Türkiye Cumhuriyeti antiemperyalist bir savaşın sonunda kurulmuştur. Onun için Mustafa Kemal “Bağımsızlık benim karakterimdir demiştir.”
Her nedense egeme güçler hiç emperyalizme değinmek istemezler. Çünkü egemenlerin kendileri emperyalizmin eseridirler.
Emperyalistler gittikleri ülkeleri sömürgeleştirmek için kendilerine bağımlı hükümetler oluştururlar. Halkını susturmak için faşizm ile üzerini soslar lar.
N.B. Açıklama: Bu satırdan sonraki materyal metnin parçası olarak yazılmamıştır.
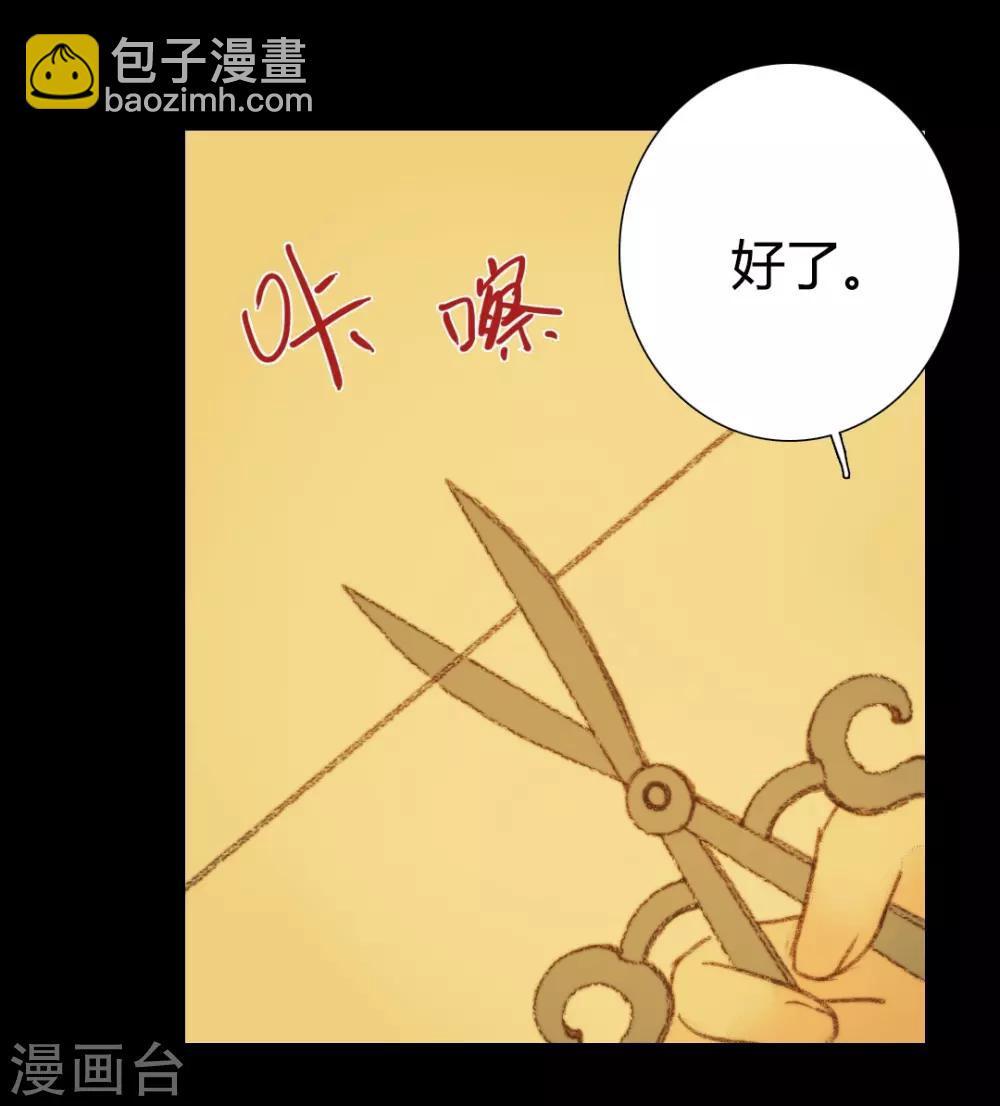 第92话 你还在担心我吗-第92话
Onun içindir ki emperyalizm ile faşizm arasında derin bir bağ vardır.
Son günlerde AKP ile ABD arasında bir tartışmaya tanık oluyoruz. AKP teorisyenleri ABD politikalarını eleştirirken, emperyalizm ve sömürgecilik kavramlarını teğet geçiyorlar.
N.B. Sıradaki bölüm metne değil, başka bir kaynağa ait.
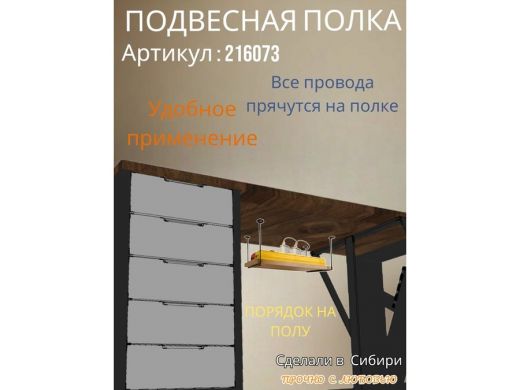 216073_1.jpg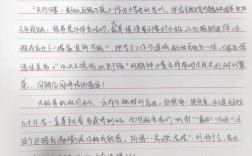 近期太极拳论文参考文献有何新进展？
Emperyalizm kapitalizmin en yüksek aşamasıdır. Geri kalmış ülkeleri siyasi, ekonomik ve kültürel olarak kendisine bağımlı kılar.
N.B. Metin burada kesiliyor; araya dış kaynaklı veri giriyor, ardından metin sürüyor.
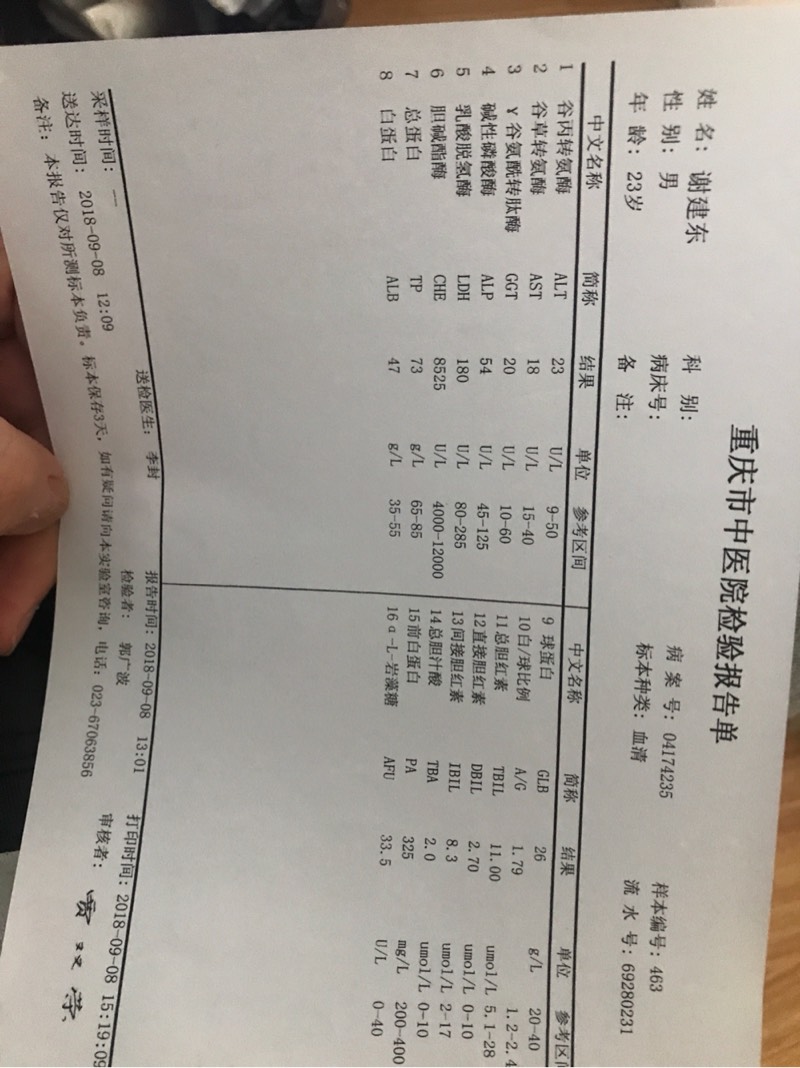 080833iu5517o57jorr555.jpg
Bizim ülkemizde ise bu süreç Marsal planı ile başlamış, Küçük Amerika olma ve Vatan cephesi adlı ABD patentli çalışmalarla bu süreç başlamıştır.
ABD emperyalizmine karşı çıkan devrimci gençler, ya kurşuna dizilmiş, ya da idam edilmişlerdir. Antiemperyalist güçler vatan hainliği ile suçlanarak marinalılaştırılmıştır.
Şimdi ise ABD yeni bir oyun peşinde koşmakta. AKP hükümeti yerine FETÖ beslemesi bir darbe ile iktidarı değiştirmeye çalışmış ve başarılı olamamıştır.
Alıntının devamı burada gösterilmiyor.